The plan gives employers theoretical options regarding their health coverage. Employers could continue to offer coverage themselves, subject to certain minimum requirements. Alternatively, they could enroll their employees in Medicare Extra, with three possible sources of employer funding: Paying 70 percent of workers’ premiums, making maintenance-of-effort payments equal to their spending in the year preceding enactment, adjusted for inflation, or “simpler aggregated payments in lieu of premium contributions,” ranging from 0 to 8 percent of payroll. (The plan would exempt employers with under 100 full-time equivalent workers from making any payments.)
Two questions linger over these options: First, would employer coverage remain? CAP obviously wishes that it would not in the long-term, while recognizing the political problems associated with an abrupt transition. Second, could employers game the system among the various contribution options? While details remain unclear, any plan that sets up two systems (let alone four) represents a classic arbitrage opportunity. If employers act rationally, they could end up reducing their own costs in a way that significantly increases the federal government’s obligations.
Higher Health Spending
CAP advertises its plan as providing “zero or low deductibles, free preventive care, free treatment for chronic disease” — the source of 75 percent of American health care spending — and “free generic drugs.” It would also expand coverage of long-term care services not covered by Medicare (and only partially covered by Medicaid). But all this “free” stuff won’t come cheap.
In analyzing Bernie Sanders’ health care plan, the liberal Urban Institute estimated that it would increase overall health spending by 22.1 percent. Notably, the Urban researchers estimated that Sanders’ plan would raise spending by people who currently have health insurance by almost the same amount, or 15.1 percent, because the lack of cost-sharing will encourage individuals to increase their consumption of care. With the CAP plan apparently proposing that government fully subsidize more than three quarters of health care spending, its proposal will increase health care costs almost as much as Sanders’.
The CAP plan proposes measures to lower costs — namely price controls (i.e., Medicare dictating prices to doctors, hospitals, and drug companies), with some token references to other policies like bundled payments and limiting the tax preference for employer-sponsored insurance. But if those proposals go the way of Obamacare’s “Cadillac tax” — potentially never implemented because politicians of both parties lack the discipline to control health care spending — then the plan will only raise health costs rather than lower them.
Something For Nothing
The plan proposes that families with incomes below 150 percent of poverty ($37,150 for a family of four this year) pay for their coverage the princely sum of … zero dollars. No premiums, no deductibles, no co-payments. Zero. Zip. Zilch. Nada.
And while CAP does not include specific ideas to pay for all the associated new spending, the concepts it does propose largely involve taxing “the rich” (which includes small businesses).

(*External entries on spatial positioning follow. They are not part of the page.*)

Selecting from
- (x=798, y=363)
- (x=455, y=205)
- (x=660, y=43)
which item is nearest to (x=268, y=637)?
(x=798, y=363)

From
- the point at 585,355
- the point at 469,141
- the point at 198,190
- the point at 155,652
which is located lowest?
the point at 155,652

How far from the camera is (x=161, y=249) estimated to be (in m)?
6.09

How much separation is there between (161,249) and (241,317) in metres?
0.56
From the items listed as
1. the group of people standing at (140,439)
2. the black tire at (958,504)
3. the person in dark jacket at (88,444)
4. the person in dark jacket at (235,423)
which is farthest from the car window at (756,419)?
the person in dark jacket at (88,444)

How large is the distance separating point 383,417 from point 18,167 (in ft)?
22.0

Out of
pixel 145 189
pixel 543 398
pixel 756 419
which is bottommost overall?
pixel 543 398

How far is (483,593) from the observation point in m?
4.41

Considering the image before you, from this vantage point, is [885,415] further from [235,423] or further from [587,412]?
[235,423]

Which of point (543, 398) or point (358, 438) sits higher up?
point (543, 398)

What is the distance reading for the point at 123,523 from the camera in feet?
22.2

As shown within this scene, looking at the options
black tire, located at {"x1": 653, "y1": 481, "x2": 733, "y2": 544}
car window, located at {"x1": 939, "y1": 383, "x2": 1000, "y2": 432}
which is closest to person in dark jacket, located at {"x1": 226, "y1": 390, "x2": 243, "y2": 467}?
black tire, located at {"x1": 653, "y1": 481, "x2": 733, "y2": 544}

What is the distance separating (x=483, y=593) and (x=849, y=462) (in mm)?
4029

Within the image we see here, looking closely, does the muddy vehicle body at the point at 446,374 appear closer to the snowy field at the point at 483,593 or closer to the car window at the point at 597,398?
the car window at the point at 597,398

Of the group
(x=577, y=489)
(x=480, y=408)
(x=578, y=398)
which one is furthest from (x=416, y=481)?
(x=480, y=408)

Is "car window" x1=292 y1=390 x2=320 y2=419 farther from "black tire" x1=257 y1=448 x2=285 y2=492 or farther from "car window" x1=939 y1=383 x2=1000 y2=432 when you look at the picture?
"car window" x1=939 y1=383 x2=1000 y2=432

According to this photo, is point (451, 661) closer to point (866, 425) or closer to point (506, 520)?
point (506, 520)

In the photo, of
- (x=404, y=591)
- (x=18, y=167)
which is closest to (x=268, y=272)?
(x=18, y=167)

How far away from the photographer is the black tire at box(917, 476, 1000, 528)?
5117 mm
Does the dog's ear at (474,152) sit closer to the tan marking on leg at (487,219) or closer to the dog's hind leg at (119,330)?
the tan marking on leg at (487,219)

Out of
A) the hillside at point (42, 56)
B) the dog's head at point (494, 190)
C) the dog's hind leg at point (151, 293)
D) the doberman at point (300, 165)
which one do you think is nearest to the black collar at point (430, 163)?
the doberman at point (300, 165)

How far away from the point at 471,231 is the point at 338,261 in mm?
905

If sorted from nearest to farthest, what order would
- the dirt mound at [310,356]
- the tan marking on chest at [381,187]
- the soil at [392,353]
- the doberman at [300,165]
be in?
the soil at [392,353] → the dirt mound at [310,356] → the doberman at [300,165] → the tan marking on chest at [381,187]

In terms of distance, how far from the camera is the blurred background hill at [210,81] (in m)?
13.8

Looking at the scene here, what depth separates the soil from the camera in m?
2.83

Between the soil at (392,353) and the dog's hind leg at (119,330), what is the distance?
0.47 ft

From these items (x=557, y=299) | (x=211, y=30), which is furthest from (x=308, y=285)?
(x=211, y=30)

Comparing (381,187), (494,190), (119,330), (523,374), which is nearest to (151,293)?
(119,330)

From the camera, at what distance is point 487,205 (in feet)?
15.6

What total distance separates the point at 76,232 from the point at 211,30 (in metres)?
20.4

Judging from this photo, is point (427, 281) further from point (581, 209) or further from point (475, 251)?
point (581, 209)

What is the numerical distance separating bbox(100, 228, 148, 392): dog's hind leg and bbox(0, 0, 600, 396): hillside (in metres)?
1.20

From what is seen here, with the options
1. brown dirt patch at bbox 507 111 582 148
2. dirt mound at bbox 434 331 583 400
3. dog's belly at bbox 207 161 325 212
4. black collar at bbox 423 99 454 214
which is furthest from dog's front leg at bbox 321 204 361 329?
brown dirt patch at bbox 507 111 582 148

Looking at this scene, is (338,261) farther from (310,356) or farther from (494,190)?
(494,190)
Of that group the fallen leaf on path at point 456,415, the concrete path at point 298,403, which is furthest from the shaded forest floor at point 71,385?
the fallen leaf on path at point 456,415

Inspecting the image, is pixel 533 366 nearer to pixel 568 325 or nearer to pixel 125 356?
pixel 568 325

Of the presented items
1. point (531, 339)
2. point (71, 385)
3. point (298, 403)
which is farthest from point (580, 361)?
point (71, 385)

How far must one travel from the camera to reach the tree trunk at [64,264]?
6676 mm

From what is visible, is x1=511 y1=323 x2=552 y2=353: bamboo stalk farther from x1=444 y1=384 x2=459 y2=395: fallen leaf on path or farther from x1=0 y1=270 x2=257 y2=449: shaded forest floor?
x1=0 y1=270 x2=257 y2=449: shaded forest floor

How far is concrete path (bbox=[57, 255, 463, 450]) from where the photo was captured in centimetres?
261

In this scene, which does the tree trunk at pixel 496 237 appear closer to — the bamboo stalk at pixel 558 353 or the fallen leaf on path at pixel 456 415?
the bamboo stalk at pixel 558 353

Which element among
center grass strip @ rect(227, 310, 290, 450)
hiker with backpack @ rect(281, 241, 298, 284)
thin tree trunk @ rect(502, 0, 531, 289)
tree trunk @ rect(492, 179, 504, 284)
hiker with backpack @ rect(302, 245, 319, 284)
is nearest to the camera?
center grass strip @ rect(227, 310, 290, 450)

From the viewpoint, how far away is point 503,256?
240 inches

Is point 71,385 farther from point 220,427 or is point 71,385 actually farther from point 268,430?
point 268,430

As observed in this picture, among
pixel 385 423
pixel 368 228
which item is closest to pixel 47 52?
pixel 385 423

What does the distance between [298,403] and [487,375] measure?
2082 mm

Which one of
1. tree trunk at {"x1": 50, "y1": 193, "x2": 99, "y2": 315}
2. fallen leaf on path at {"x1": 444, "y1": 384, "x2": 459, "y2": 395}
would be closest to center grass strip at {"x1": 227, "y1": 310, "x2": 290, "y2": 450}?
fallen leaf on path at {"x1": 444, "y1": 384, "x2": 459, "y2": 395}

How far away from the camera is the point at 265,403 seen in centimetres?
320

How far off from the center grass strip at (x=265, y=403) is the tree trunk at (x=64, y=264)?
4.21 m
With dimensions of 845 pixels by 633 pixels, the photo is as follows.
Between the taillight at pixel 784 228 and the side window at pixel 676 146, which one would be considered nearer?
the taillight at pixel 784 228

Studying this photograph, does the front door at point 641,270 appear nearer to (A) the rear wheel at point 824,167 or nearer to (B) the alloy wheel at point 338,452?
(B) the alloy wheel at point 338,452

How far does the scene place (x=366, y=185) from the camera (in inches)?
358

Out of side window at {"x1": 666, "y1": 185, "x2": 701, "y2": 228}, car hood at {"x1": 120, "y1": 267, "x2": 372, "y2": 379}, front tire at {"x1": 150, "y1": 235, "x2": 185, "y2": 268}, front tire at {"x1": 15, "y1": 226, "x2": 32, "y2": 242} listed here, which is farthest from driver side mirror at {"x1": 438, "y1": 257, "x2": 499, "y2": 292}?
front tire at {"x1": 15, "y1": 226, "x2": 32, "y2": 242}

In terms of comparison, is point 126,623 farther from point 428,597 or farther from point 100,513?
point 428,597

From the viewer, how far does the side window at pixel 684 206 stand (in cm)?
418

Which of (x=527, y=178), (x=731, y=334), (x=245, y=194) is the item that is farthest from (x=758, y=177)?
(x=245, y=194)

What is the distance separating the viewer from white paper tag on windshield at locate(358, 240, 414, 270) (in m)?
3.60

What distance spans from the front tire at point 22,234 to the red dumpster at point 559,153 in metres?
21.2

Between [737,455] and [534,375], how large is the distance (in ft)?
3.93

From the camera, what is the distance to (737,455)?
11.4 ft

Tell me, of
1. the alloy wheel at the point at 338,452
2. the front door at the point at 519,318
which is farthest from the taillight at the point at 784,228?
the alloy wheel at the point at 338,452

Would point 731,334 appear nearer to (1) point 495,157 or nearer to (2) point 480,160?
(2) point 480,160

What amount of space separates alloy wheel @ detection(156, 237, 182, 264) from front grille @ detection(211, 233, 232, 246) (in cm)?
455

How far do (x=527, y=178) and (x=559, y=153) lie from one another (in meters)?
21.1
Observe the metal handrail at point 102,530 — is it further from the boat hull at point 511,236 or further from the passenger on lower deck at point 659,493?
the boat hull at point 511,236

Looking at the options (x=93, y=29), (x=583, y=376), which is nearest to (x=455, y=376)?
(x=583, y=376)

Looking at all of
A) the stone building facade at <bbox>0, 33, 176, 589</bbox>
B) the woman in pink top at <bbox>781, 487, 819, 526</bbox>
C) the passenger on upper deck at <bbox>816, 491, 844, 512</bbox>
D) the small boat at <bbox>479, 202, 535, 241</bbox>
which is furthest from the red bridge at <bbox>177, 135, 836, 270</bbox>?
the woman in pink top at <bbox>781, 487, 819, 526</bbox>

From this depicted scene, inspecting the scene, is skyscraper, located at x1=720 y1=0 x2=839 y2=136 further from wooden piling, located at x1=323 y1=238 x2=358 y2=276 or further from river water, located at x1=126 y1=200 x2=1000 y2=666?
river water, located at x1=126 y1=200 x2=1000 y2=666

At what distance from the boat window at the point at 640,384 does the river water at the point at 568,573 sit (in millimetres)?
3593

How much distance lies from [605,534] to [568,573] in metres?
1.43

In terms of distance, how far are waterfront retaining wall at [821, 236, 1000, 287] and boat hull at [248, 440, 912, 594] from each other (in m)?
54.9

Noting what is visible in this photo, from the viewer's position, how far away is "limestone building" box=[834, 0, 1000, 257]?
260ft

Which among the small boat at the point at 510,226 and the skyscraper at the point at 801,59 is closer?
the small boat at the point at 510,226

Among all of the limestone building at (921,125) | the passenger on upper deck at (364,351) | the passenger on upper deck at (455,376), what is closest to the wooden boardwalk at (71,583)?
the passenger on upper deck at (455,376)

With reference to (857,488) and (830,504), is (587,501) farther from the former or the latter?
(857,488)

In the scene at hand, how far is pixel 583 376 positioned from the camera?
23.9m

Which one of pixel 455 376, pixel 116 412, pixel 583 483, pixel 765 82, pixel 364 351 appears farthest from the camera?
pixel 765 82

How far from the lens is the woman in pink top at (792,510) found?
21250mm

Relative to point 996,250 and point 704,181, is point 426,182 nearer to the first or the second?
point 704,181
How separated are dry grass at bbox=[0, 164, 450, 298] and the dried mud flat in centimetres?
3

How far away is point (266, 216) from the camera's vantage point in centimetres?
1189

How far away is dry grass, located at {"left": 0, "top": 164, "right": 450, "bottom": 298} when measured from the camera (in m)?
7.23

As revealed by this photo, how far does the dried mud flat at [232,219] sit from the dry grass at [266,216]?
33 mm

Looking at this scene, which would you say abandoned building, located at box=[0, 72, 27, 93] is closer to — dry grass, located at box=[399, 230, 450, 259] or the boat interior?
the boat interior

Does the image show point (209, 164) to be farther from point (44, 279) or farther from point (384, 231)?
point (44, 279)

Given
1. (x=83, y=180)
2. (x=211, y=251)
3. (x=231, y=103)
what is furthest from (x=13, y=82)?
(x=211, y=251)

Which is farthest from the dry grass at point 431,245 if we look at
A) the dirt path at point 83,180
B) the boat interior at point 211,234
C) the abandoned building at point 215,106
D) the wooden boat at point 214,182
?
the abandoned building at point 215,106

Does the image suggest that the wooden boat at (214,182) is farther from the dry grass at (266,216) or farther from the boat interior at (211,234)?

While it doesn’t work as it should — most people “get back” far more than they “pay in” — at least Medicare makes an attempt to have all individuals pay for coverage through the payroll tax. CAP’s plan amounts to a transfer of wealth from one group to another.
Even The New York Times this week highlighted dissent from middle-class families upset at the thought of having to pay for low-income individuals to receive “free” Medicaid. So, CAP might want to rethink what Bill Clinton called “the craziest thing in the world” — making middle-class families pay even more for mandatory insurance ($12,550, anyone?) while certain families contribute not so much as a dime for coverage — along with just about every other element of its health care plan.